Since 1997, one of the largest research awards in our history, MEASURE Evaluation has worked with developing countries to strengthen their public health information systems. A lack of information, particularly in rural areas around the world, means that solutions to some of the most basic health concerns can’t be addressed. MEASURE’s researchers span the globe and give people the information they need to do their jobs and improve health around the world.

I could talk all day about our researchers and we still wouldn’t cover it all.

Carolina’s research enterprise has quadrupled since the late 1990s and doubled in just the last 15 years.
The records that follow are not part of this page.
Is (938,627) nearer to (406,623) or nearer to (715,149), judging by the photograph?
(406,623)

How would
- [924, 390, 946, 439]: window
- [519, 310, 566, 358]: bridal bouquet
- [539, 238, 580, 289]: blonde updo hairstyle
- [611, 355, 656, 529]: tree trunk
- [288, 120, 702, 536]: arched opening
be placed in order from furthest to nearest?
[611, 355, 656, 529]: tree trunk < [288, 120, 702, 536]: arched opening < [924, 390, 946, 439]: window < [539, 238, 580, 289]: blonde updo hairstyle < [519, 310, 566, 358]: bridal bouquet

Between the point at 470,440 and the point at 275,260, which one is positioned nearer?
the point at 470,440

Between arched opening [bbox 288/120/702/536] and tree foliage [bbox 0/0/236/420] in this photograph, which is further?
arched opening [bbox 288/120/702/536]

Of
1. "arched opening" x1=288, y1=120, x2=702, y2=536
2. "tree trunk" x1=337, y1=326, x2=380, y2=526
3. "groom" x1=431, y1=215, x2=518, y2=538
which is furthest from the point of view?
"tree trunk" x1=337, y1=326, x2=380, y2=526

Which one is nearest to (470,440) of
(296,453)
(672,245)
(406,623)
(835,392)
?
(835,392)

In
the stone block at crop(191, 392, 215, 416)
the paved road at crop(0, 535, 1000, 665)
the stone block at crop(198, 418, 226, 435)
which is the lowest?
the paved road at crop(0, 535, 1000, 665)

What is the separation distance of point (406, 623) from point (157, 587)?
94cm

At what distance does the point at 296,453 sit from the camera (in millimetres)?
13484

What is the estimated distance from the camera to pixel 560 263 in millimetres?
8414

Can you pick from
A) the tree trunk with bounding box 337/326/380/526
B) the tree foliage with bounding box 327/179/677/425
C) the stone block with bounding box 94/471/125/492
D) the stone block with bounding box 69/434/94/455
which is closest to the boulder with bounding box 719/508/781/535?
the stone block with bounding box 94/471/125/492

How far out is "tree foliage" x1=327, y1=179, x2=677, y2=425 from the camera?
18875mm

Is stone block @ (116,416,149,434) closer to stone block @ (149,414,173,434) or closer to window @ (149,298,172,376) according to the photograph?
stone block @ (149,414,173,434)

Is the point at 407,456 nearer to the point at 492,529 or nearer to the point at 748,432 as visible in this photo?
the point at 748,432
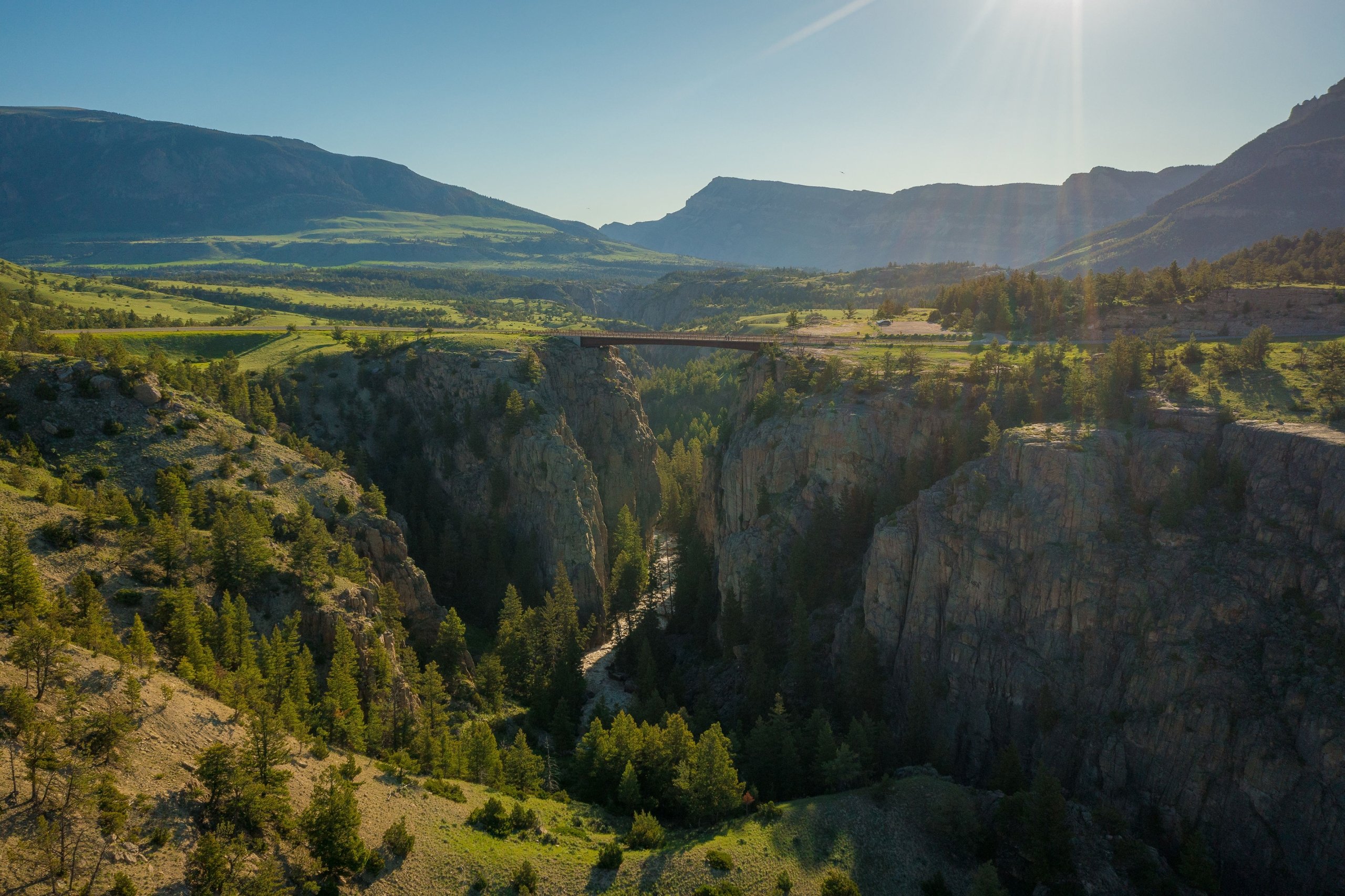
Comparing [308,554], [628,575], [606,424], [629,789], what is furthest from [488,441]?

Today, we are a global research powerhouse that attracts over $1.2 billion annually to North Carolina in research funding. But our research is not just about the numbers, it’s about the impact that we have on the lives of people around the world.

Our history gives me reason to hope for the future. When we think about the issues in our world today, it’s easy to be discouraged. But I have hope because I have seen what our researchers have accomplished in 229 years. What more can they do in the next 229?

The questions of our world don’t have easy solutions. As Albert Einstein said, “If we knew what we were doing, it would not be called research, would it?” We are questioning with a purpose, and it takes time, commitment and perseverance. And so today, as we celebrate the founding of our great university, we recognize the impact of that dedication and our aspirations for the future.

We are especially highlighting the work of our undergraduates, partnering with our world-class faculty, on research projects solving environmental challenges locally and around the globe. We will hear from some of them today.

They are the future problem-solvers, the future questioners, the future challengers of the status quo. And not just in the future, they are doing that right now. They give me hope and I am so excited to hear from them today.